→ **Written task**: From the exercise on multiplicative scatter correction below, extract the passage that runs from "and then remove" to "and uncorrected spectra.", word for word.

Multiplicative Scatter Correction (MSC) is one approach for removing non-linear
effects in near-infrared (NIR) spectra. Such effects may arise as a result
of scattering effects in a sample.
This will generate additional variance which is not related to the
chemical interesting information contained in the spectrum, and we would,
therefore, like to remove it.

The file [`Data/nir_msc.txt`](Data/nir_msc.txt) contains $222$ spectra
sampled at $121$ wavelengths. Each row contains a spectrum, and each
column represents a single wavelength. You will now apply MSC to
correct these spectra.

### 12.4(a)
Find a representative spectrum by taking the mean of the $222$ spectra.
We will refer to this representative spectrum as $f(x)$ in the following.

In [None]:
# Your code here

### Your answer to question 12.4(a):
*Double click here*

### 12.4(b)
Correct each spectrum, $h_i(x)$, by first fitting it to a linear
equation,

\begin{equation}
h_i(x) = a_i f(x) + b_i ,
\end{equation}

and then remove the scattering effects by taking,

\begin{equation}
h_{i, \text{corrected}}(x) = \frac{h_i(x) -b_i}{a_i} .
\end{equation}

In [None]:
# Your code here

### Your answer to question 12.4(b):
*Double click here*

### 12.4(c)
Plot the corrected and uncorrected spectra.
Does this look like what you would expect?

In [None]:
# Your code here

### Your answer to question 12.4(c):
*Double click here*

### 12.4(d)

→ **Information supplied**:
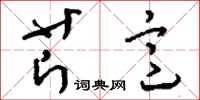 刘少英芹意草书怎么写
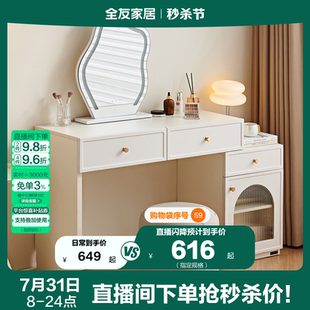 奶油风卧室晨曦梳妆台小户型伸缩斗柜一体化妆桌 全友家居2025新款
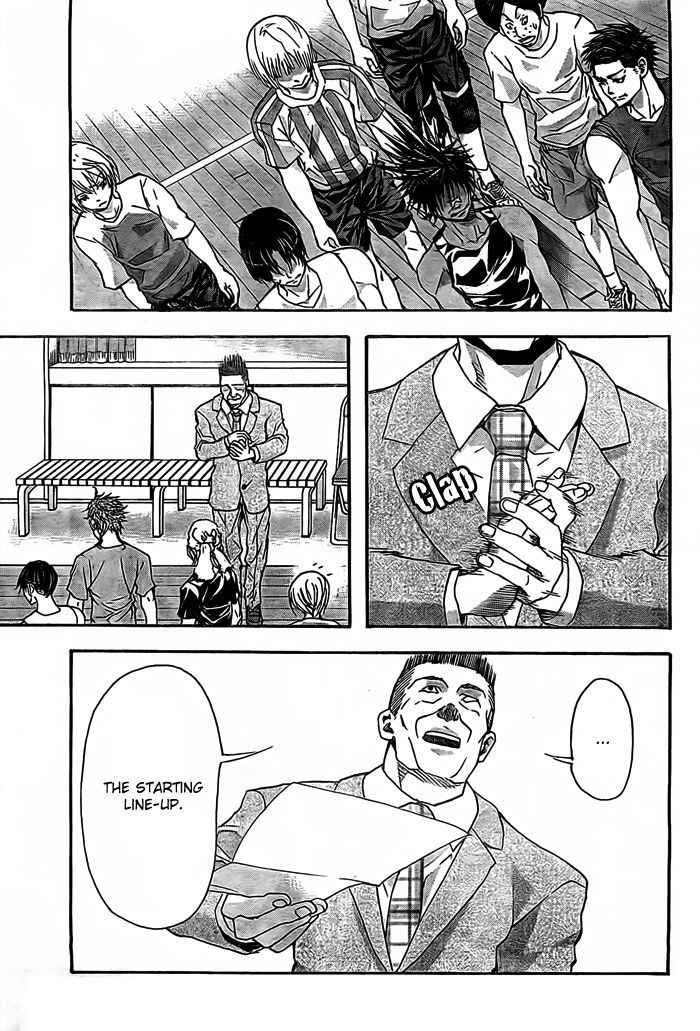 Harigane Service Chap 15 - Next Chap 16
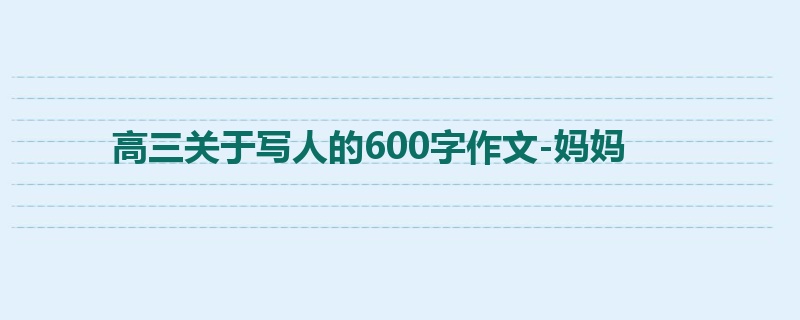 高三关于写人的600字作文-妈妈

→ **Solution below**:
and then remove the scattering effects by taking,

\begin{equation}
h_{i, \text{corrected}}(x) = \frac{h_i(x) -b_i}{a_i} .
\end{equation}

In [None]:
# Your code here

### Your answer to question 12.4(b):
*Double click here*

### 12.4(c)
Plot the corrected and uncorrected spectra.